ICrawlerRecord、ITaskQueue实现

再来看ICrawlerRecord和ITaskQueue的实现：
最早的DB版CrawlerRecordDB.java：

package com.std4453.crawlerlab.crawler;

import com.std4453.crawlerlab.concurrent.PreparedStatementFactory;
import com.std4453.crawlerlab.db.DB;
import org.apache.commons.pool2.impl.GenericObjectPool;

import java.sql.PreparedStatement;
import java.sql.ResultSet;
import java.sql.SQLException;

/**
 * Implementation of {@link ICrawlerRecord} using a database.

-=-=-

• [练习要求]
**A.** 所示文本中，最早的DB版实现是哪个Java文件？
**B.** 请原样输出所示文本中以含有“import java.sql.PreparedStatement;”的字句开头、以“using a database.”收尾的那部分。

• [给定材料]
-=-=-

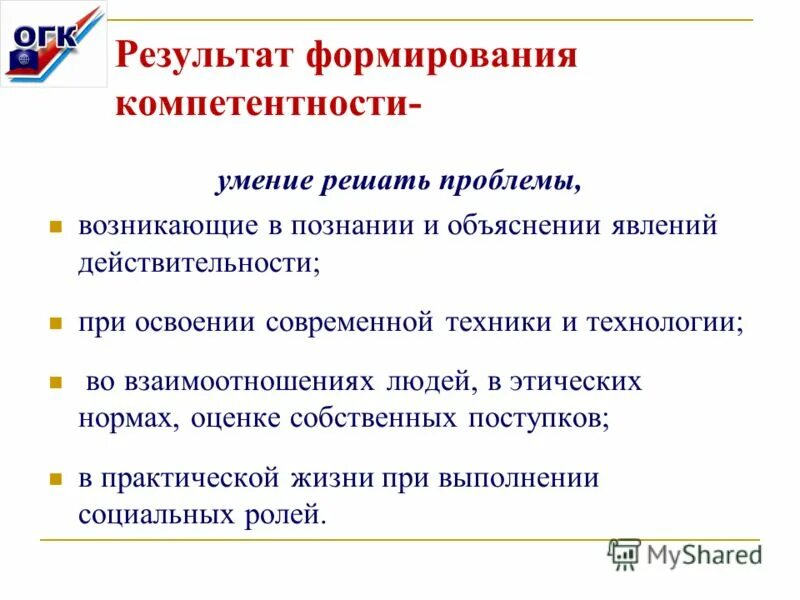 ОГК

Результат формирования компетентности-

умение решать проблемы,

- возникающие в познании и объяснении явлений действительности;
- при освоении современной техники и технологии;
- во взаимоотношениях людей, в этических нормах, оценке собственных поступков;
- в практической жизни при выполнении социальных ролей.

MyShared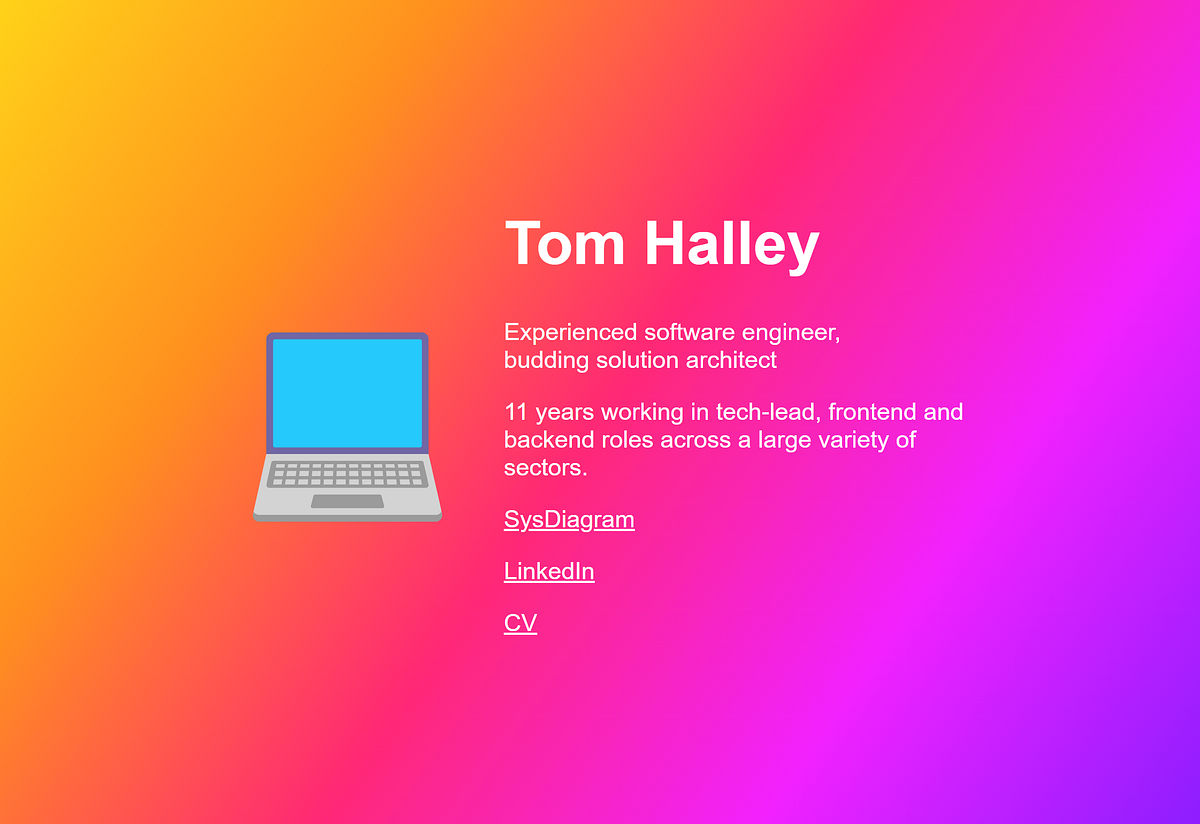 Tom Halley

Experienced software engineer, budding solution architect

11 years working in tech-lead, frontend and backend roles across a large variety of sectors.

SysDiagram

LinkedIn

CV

-=-=-

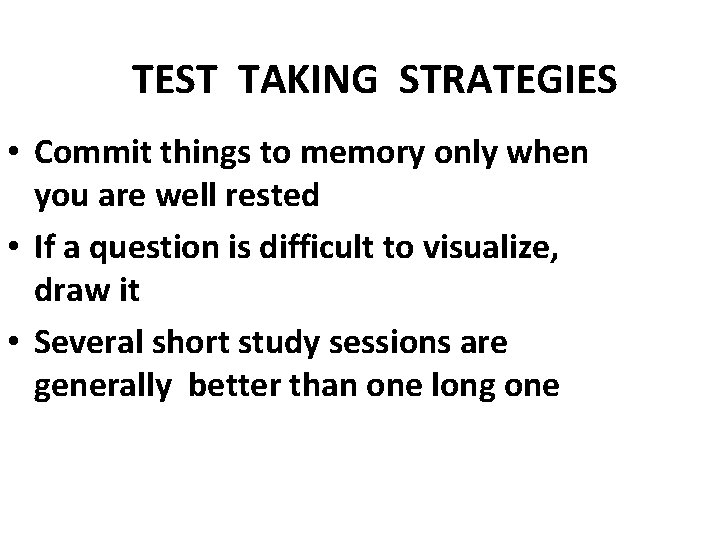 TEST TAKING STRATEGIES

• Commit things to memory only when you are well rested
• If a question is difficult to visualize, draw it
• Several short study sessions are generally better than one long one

-=-=-

• [参考答案]
**A.** CrawlerRecordDB.java

**B.**
import java.sql.PreparedStatement;
import java.sql.ResultSet;
import java.sql.SQLException;

/**
 * Implementation of {@link ICrawlerRecord} using a database.